• Text section:
•••••
Will you pay the sufferers out of the treasury? No. The answer was given two years ago, and appears on our journals. Will you give them letters of marque and reprisal, to pay themselves by force? No. That is war. Besides, it would be an opportunity for those who have already lost much to lose more. Will you go to war to avenge their injury? If you do, the war will leave you no money to indemnify them. If it should be unsuccessful, you will aggravate existing evils: if successful, your enemy will have no treasure left to give our merchants: the first losses will be confounded with much greater, and be forgotten. At the end of a war there must be a negotiation, which is the very point we have already gained and why relinquish it? And who will be confident that the terms of the negotiation, after a desolating war, would be more acceptable to another house of representatives than the treaty before us? Members and opinions may be so changed, that the treaty would then be rejected for being what the present majority say it should be. Whether we shall go on making treaties and refusing to execute them, I know not. Of this I am certain; it will be very difficult to exercise the treaty-making power, on the new principle, with much reputation or advantage to the country.

Will the tendency to Indian hostilities be contested by any one? Experience gives the answer. The frontiers were scourged with war until the negotiation with Great Britain was far advanced; and then the state of hostility ceased.

We

Perhaps the public agents of both nations are innocent of fomenting the Indian war, and perhaps they are not. ought not, however, to expect that neighboring nations, highly irritated against each other, will neglect the friendship of the savages. The traders will gain an influence and will abuse it; and who is ignorant that their passions are easily raised and hardly restrained from violence? Their situation will oblige them to choose between this country and Great Britain, in case the treaty should be rejected: they will not be our friends, and at the same time the friends of our enemies.

But am I reduced to the necessity of proving this point? Certainly the very men who charged the Indian war on the detention of the posts, will call for no other proof than the recital of their own speeches. It is remembered with what emphasis, with what acrimony, they expatiated on the burden of taxes, and the drain of blood and treasure into the western country, in consequence of Britain's holding the posts. "Until the posts are restored," they exclaimed, “the treasury and the frontiers must bleed."
•••••
• Information provided:

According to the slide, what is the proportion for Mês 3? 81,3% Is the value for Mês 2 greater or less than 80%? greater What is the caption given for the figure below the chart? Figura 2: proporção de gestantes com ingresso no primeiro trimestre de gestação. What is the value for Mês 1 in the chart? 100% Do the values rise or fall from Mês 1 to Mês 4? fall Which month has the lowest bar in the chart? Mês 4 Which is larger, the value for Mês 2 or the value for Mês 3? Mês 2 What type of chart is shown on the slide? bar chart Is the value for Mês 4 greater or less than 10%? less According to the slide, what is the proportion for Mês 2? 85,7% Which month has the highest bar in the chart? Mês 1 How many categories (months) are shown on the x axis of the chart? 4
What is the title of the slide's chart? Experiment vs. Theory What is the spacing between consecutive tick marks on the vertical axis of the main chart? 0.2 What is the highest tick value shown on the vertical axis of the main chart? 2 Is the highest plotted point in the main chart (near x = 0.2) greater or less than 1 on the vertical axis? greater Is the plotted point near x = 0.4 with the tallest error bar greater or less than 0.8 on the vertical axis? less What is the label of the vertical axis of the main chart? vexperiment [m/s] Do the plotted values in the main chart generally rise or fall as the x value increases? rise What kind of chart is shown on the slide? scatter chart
•••••
• Problem to work on:
Translate this sentence from the treaty passage into Spanish: "The frontiers were scourged with war until the negotiation with Great Britain was far advanced; and then the state of hostility ceased."

• Solution for this problem:
Las fronteras fueron azotadas por la guerra hasta que la negociación con Gran Bretaña estuvo muy avanzada; y entonces cesó el estado de hostilidad.